* Directions *
Render every line of the data below as a JSON list of strings, one string per line, with blank lines omitted. Leave the pictures out.

★ ★ ★ ★ ★

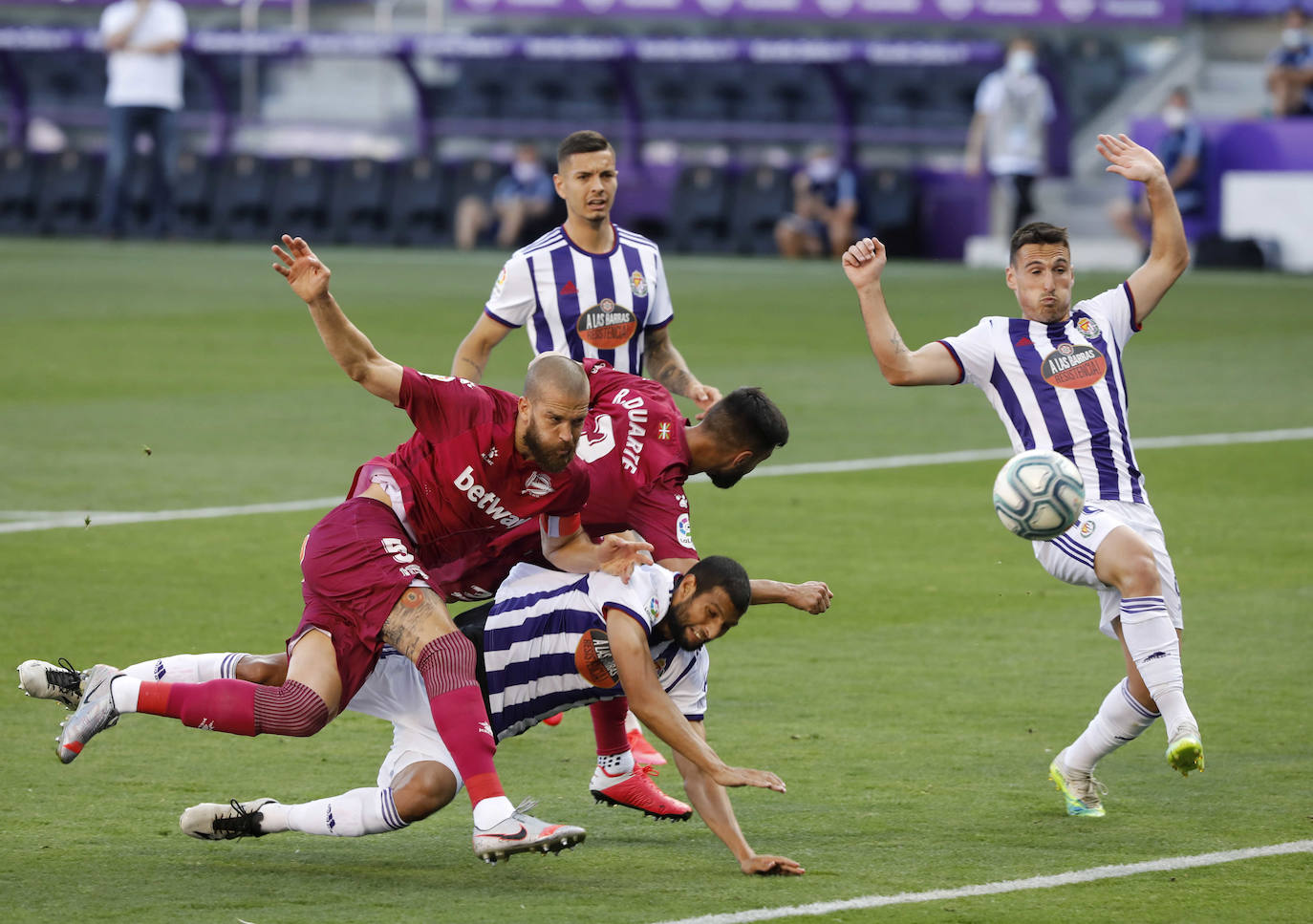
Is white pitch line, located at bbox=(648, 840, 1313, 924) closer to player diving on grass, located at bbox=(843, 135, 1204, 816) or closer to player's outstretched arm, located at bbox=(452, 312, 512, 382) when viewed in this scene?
player diving on grass, located at bbox=(843, 135, 1204, 816)

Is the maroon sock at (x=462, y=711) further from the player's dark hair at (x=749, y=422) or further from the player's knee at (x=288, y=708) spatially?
the player's dark hair at (x=749, y=422)

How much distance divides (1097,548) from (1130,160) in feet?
4.78

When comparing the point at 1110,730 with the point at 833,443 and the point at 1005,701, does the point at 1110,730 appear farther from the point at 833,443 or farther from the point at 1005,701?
the point at 833,443

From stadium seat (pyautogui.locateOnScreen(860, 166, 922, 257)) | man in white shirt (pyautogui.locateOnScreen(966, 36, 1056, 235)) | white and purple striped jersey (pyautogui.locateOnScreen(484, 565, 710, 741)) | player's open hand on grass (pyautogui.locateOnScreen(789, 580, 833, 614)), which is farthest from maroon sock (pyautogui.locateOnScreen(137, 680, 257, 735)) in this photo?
stadium seat (pyautogui.locateOnScreen(860, 166, 922, 257))

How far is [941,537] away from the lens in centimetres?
1073

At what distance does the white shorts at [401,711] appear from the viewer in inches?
Result: 226

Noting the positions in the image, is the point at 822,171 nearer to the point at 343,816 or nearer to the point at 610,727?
the point at 610,727

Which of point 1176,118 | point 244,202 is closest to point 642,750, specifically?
point 1176,118

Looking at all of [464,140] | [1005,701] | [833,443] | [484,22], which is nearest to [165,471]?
[833,443]

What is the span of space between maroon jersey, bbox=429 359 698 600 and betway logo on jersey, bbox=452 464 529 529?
30cm

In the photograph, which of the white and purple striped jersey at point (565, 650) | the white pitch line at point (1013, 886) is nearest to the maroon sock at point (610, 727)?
the white and purple striped jersey at point (565, 650)

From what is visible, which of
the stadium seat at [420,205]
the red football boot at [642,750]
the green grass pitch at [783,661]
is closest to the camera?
the green grass pitch at [783,661]

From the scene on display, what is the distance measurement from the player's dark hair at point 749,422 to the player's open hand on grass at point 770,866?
138cm

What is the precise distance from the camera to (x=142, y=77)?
26.0 metres
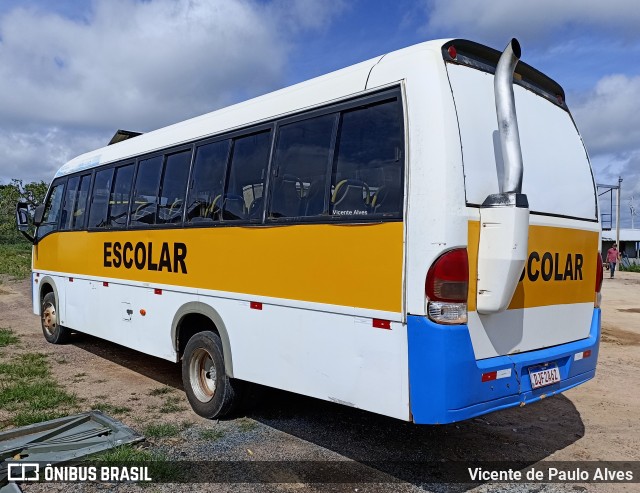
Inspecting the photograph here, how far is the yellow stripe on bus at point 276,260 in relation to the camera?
388 cm

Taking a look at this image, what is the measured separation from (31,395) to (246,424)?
2514 millimetres

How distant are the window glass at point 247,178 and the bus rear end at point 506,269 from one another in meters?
1.87

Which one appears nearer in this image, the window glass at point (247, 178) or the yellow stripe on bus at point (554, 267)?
the yellow stripe on bus at point (554, 267)

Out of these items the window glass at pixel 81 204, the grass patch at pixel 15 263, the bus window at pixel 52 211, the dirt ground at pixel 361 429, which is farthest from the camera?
the grass patch at pixel 15 263

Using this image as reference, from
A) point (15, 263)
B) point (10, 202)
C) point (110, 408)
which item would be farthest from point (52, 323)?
point (10, 202)

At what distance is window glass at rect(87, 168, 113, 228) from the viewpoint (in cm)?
750

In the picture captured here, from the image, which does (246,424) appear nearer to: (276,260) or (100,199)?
(276,260)

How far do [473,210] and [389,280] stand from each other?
0.71 metres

★ ★ ★ ★ ★

* Worked solution *
[
  "Is white pitch line, located at bbox=(648, 840, 1313, 924) closer to player diving on grass, located at bbox=(843, 135, 1204, 816) or closer to player's outstretched arm, located at bbox=(452, 312, 512, 382) when viewed in this scene?",
  "player diving on grass, located at bbox=(843, 135, 1204, 816)",
  "Is the maroon sock at (x=462, y=711) further from the player's dark hair at (x=749, y=422) or further from the player's knee at (x=288, y=708) spatially?",
  "the player's dark hair at (x=749, y=422)",
  "How much distance divides (1097,548) from (1130,160) in feet?",
  "4.78",
  "When comparing the point at 1110,730 with the point at 833,443 and the point at 1005,701, does the point at 1110,730 appear farther from the point at 833,443 or farther from the point at 1005,701?",
  "the point at 833,443",
  "From stadium seat (pyautogui.locateOnScreen(860, 166, 922, 257)) | man in white shirt (pyautogui.locateOnScreen(966, 36, 1056, 235)) | white and purple striped jersey (pyautogui.locateOnScreen(484, 565, 710, 741)) | player's open hand on grass (pyautogui.locateOnScreen(789, 580, 833, 614)), which is farthest from maroon sock (pyautogui.locateOnScreen(137, 680, 257, 735)) in this photo?",
  "stadium seat (pyautogui.locateOnScreen(860, 166, 922, 257))",
  "How far is [941,537] away from the lens in centimetres?",
  "1073",
  "At what distance does the white shorts at [401,711] appear from the viewer in inches?",
  "Result: 226",
  "Noting the positions in the image, is the point at 822,171 nearer to the point at 343,816 or nearer to the point at 610,727?",
  "the point at 610,727",
  "Which of point 1176,118 | point 244,202 is closest to point 642,750, specifically?",
  "point 1176,118",
  "Looking at all of [464,140] | [1005,701] | [833,443] | [484,22], which is nearest to [165,471]?",
  "[833,443]",
  "What is the span of space between maroon jersey, bbox=429 359 698 600 and betway logo on jersey, bbox=452 464 529 529?",
  "30cm",
  "In the photograph, which of the white and purple striped jersey at point (565, 650) | the white pitch line at point (1013, 886) is nearest to the maroon sock at point (610, 727)?",
  "the white and purple striped jersey at point (565, 650)",
  "From what is visible, which of",
  "the stadium seat at [420,205]",
  "the red football boot at [642,750]",
  "the green grass pitch at [783,661]",
  "is closest to the camera?",
  "the green grass pitch at [783,661]",
  "From the scene on display, what is the distance measurement from the player's dark hair at point 749,422 to the player's open hand on grass at point 770,866?",
  "138cm",
  "What is the precise distance from the camera to (x=142, y=77)?",
  "26.0 metres",
  "Inspecting the photograph here, how far is the yellow stripe on bus at point 276,260 in relation to the camera?",
  "388 cm",
  "Taking a look at this image, what is the measured separation from (31,395) to (246,424)?",
  "2514 millimetres",
  "How distant are the window glass at point 247,178 and the bus rear end at point 506,269 from one another in meters?",
  "1.87",
  "Which one appears nearer in this image, the window glass at point (247, 178) or the yellow stripe on bus at point (554, 267)?",
  "the yellow stripe on bus at point (554, 267)",
  "Out of these items the window glass at pixel 81 204, the grass patch at pixel 15 263, the bus window at pixel 52 211, the dirt ground at pixel 361 429, which is farthest from the camera?",
  "the grass patch at pixel 15 263",
  "Using this image as reference, from",
  "A) point (15, 263)",
  "B) point (10, 202)",
  "C) point (110, 408)",
  "which item would be farthest from point (52, 323)?",
  "point (10, 202)",
  "At what distance is window glass at rect(87, 168, 113, 228) from the viewpoint (in cm)?",
  "750",
  "In the picture captured here, from the image, which does (246,424) appear nearer to: (276,260) or (100,199)?",
  "(276,260)",
  "How far do [473,210] and [389,280] stand from each other?",
  "0.71 metres"
]